* To do
For this exercise, repeat all of the material verbatim apart from its images.

[BEGIN Recorded data]

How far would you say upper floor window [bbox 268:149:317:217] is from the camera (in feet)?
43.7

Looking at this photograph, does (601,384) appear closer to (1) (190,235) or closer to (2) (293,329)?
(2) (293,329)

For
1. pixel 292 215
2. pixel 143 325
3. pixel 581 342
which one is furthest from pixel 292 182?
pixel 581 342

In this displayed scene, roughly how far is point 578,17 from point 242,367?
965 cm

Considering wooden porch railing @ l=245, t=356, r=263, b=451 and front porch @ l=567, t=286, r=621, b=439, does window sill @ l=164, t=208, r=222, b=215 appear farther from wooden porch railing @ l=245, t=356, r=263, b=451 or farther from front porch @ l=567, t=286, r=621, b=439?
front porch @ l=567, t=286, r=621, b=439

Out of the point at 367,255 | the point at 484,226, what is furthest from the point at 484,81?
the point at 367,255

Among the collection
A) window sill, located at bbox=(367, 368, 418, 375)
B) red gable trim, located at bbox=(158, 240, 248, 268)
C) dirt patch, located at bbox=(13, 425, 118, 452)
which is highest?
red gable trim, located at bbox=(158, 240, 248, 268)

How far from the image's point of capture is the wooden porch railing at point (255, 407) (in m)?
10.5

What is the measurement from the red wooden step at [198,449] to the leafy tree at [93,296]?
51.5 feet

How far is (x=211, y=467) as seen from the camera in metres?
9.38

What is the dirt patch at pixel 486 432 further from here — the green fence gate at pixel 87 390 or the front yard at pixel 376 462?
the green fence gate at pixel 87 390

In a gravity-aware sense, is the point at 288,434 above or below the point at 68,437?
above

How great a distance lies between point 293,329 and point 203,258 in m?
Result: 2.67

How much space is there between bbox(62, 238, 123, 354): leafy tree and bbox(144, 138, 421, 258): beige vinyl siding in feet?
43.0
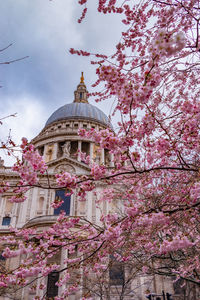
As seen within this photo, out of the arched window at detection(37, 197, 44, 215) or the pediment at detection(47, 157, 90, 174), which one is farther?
the pediment at detection(47, 157, 90, 174)

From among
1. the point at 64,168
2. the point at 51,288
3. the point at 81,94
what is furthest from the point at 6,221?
the point at 81,94

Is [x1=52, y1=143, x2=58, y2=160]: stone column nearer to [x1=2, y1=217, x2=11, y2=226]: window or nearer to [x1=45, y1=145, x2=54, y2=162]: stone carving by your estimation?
[x1=45, y1=145, x2=54, y2=162]: stone carving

[END Recorded data]

* Answer to this exercise
How far would you say upper floor window [bbox 268:149:317:217] is from the camera (in feet)?
43.7

Looking at this photograph, does (601,384) appear closer to (1) (190,235) or closer to (2) (293,329)?
(2) (293,329)

For
1. pixel 292 215
2. pixel 143 325
3. pixel 581 342
which one is furthest from pixel 292 182?
pixel 581 342

In this displayed scene, roughly how far is point 578,17 from point 242,367?
965 cm

Considering wooden porch railing @ l=245, t=356, r=263, b=451 and front porch @ l=567, t=286, r=621, b=439, does window sill @ l=164, t=208, r=222, b=215 appear farther from wooden porch railing @ l=245, t=356, r=263, b=451 or farther from front porch @ l=567, t=286, r=621, b=439?
front porch @ l=567, t=286, r=621, b=439

Out of the point at 367,255 | the point at 484,226, what is furthest from the point at 484,81?
the point at 367,255

Among the collection
A) window sill, located at bbox=(367, 368, 418, 375)
B) red gable trim, located at bbox=(158, 240, 248, 268)
C) dirt patch, located at bbox=(13, 425, 118, 452)
which is highest?
red gable trim, located at bbox=(158, 240, 248, 268)

How far from the image's point of capture is the wooden porch railing at point (255, 407) (in m)?
10.5

What is the measurement from the red wooden step at [198,449] to the leafy tree at [93,296]?
51.5 feet

How far is (x=211, y=467) as seen from the camera in metres?
9.38

What is the dirt patch at pixel 486 432 further from here — the green fence gate at pixel 87 390 or the front yard at pixel 376 462?
the green fence gate at pixel 87 390

In a gravity-aware sense, is the point at 288,434 above or below the point at 68,437?
above

How great a distance lies between point 293,329 and point 203,258 in m?
Result: 2.67

How much space is there between bbox(62, 238, 123, 354): leafy tree and bbox(144, 138, 421, 258): beige vinyl siding in feet?
43.0
As seen within this photo, out of the arched window at detection(37, 197, 44, 215) or the pediment at detection(47, 157, 90, 174), which one is farther?
the pediment at detection(47, 157, 90, 174)

From among
1. the point at 64,168
2. the point at 51,288
3. the point at 81,94
what is furthest from the point at 6,221?
the point at 81,94

Is [x1=52, y1=143, x2=58, y2=160]: stone column nearer to [x1=2, y1=217, x2=11, y2=226]: window or nearer to [x1=45, y1=145, x2=54, y2=162]: stone carving by your estimation?
[x1=45, y1=145, x2=54, y2=162]: stone carving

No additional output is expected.